Я не просто ушел, а и сумку с тремя банками «молочной смеси» прихватил. Не выпустил ее из руки, несмотря на пережитый ужас реальной или полуреальной погони.
И снова, вернувшись в свою новую квартиру в пред рассветной мгле, я начал день со стирки одежды и принятия ванны.
Постепенно отмокнув и окончательно придя в себя и еще сильнее ощущая колючий глубинный голод, я даже не оделся, выйдя из ванной комнаты. Только обтерся полотенцем и сразу – на кухню. Нашел в холодильнике хвостик молочной колбасы, банку шпрот и охлажденный кусок
черного хлеба. По мере того, как мой желудок наполнялся едой, я начинал ощущать холод. В квартире не было холодно, но, видимо, организм заново приспосабливался к земной атмосфере температуре после двух суток «космических полетов».Перед чаем я набросил на себя халат.

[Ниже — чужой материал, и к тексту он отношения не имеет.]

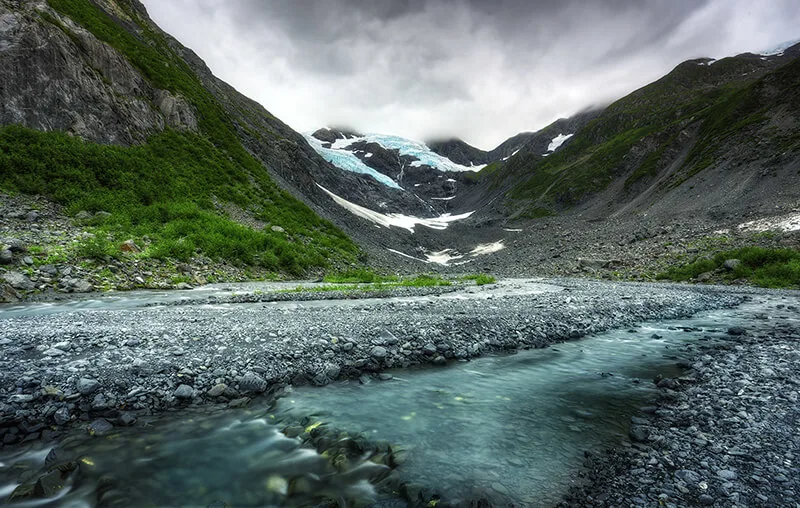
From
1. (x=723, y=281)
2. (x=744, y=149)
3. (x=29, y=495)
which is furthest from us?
(x=744, y=149)

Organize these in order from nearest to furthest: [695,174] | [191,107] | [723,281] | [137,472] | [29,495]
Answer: [29,495], [137,472], [723,281], [191,107], [695,174]

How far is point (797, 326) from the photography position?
40.8 feet

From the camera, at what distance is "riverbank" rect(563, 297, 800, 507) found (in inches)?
160

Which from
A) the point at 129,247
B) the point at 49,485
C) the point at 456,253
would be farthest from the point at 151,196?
the point at 456,253

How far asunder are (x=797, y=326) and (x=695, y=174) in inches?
2779

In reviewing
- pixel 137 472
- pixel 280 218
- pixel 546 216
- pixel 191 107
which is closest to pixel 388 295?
pixel 137 472

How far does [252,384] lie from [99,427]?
7.82ft

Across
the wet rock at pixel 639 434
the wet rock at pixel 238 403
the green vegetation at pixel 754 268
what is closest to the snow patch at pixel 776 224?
the green vegetation at pixel 754 268

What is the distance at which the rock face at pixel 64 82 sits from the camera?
27.8 metres

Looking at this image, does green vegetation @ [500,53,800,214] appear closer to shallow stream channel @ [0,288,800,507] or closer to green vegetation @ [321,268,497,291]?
green vegetation @ [321,268,497,291]

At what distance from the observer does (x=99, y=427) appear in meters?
5.45

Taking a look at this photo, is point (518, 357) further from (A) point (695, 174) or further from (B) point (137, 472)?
(A) point (695, 174)

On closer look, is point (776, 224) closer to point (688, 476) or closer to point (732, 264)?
point (732, 264)

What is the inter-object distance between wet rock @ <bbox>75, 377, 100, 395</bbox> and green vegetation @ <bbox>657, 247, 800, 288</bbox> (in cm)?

В халате и чай казался слаще. Как-то чувство комфорта оживляло меня, и я уже поглядывал на подоконник, где в серо-зеленой папке лежала рукопись Гершсвича. Не знаю, как-то по-другому я смотрел на нее теперь, после своих неожиданных приключений. Но интерес мой к идеям и мыслям этого покойного любителя-философа не угас. Скорее наоборот.
Я полистал рукопись, но вчитываться в мелкий почерк не было сил. А тут еще вспомнил, что в коридоре лежит моя черная сумка с тремя банками «молочной смеси». Сходил туда, переложил банки в кухонную тумбочку – все-таки, что бы там внутри ни было, но оно очень съедобно!

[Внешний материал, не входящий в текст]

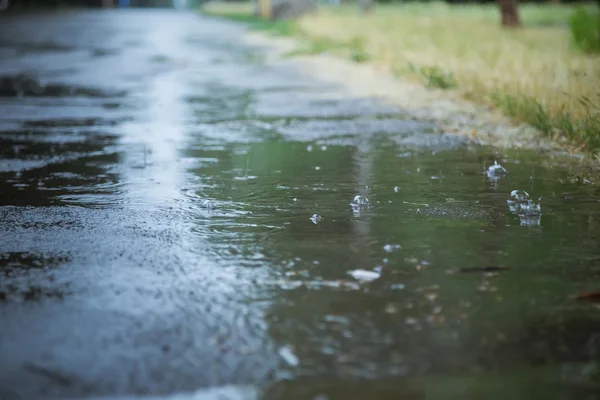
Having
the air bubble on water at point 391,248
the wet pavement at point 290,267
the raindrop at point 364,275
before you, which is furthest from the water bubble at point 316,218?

И лег спать, послушный зову тела, уставшего от полетов.
Наступил следующий день, свежий и солнечный. И проснулся я, к своей радости, рано – около семи. Сварил кофе.

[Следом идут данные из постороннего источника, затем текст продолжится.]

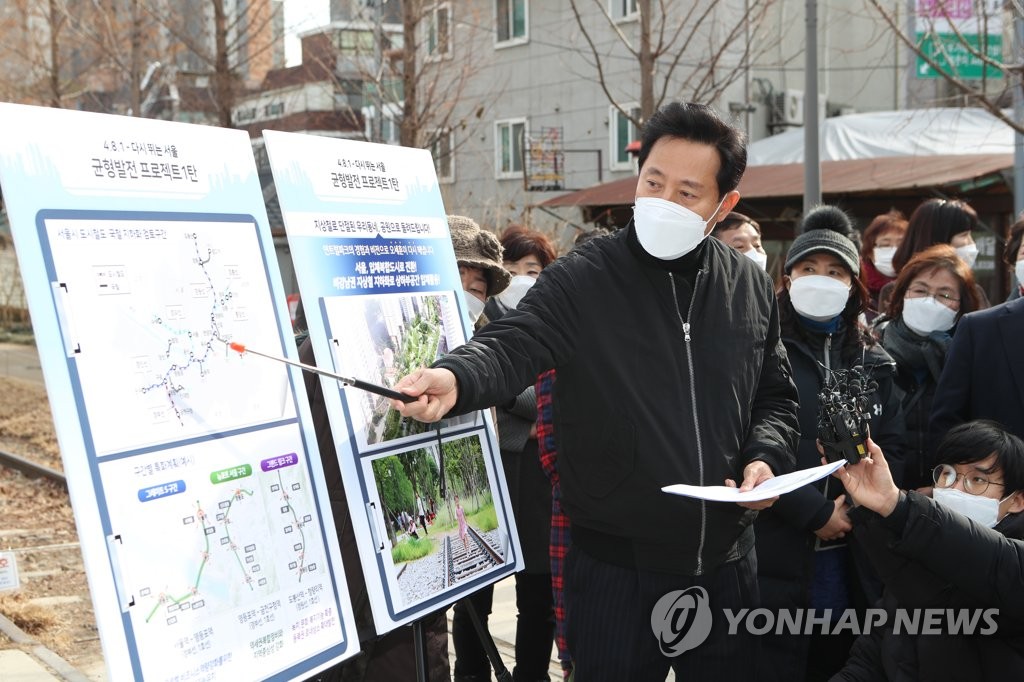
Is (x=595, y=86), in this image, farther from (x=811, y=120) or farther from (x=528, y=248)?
(x=528, y=248)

Ну вот, думал я, работа моя позади. И неинтересно мне, что там все же произошло. Жизнь дороже.
Взял эстетским жестом маленькую чашечку с кофе и поднес ко рту. Подержал ее на весу, чтобы ощутить аромат арабики, но в нос ударил стойкий запах корицы, вернув меня в состояние озадаченности. Опять запах моей руки перебивал запах кофе.
Я покачал головой. Глотнул кофе – все-таки вкус у него был настоящий и стоящий.
– Надо жить! – подумал я. (Оптимистические мысли обычно до глупости банальны.) Учителем истории я уже никогда не буду. Неблагодарное это дело! Надо снова искать работу охранника. Здоровье есть – восемь лет плаванья и три года фехтования. На работодателей это какое-то впечатление производит., Найти бы снова ночь через две. Чтобы оставалось время заниматься решением философских загадок. Жизнь должна приносить удовольствие – каждому по потребностям.
А за окном светило весеннее солнце и долетали гулкие обрывки мегафонных фраз – на Софиевской площади снова шел какой-то митинг.
Захотелось прогуляться. Выйдя из дому, я прошел мимо митингующих, над головами которых реяли красно-черные флаги УНА-УНСО. На борту грузовичка с мегафоном в руке к чему-то призывал мужчина с длинными седыми усами, свисавшими чуть ниже подбородка. Я не хотел вслушиваться – мимолетные движения человеческих масс меня не очень интересовали. Политика – это лишь строительный материал новейшей истории, что-то вроде цемента. Стоит только встрять в нее – и все! Затопчут, потом выкопают – и станешь экспонатом в каком-нибудь захолустном историческом музее.
Я прошел между грузовиком и толпой митингующих, внимание которых было полностью отдано оратору. На ходу заметил несколько раздраженных взглядов в свою сторону. Наверное потому, что я проходил мимо, не желая присоединиться к их великому стоянию. Но при всей моей симпатии к каждому страждущему – я ценил любую целеустремленность в людях, лишь бы не вешались сами и не убивали других, – состраданием мое отношение к подобным людям и ограничивалось. Предложить им больше, чем сострадание, было бы уже опасно для меня. Я любил себя и свою свободу, и в отношениях с женщинами страсть предпочитал любви – страсть сильнее, не поддается никаким правилам и исчезает так же внезапно, как и появляется.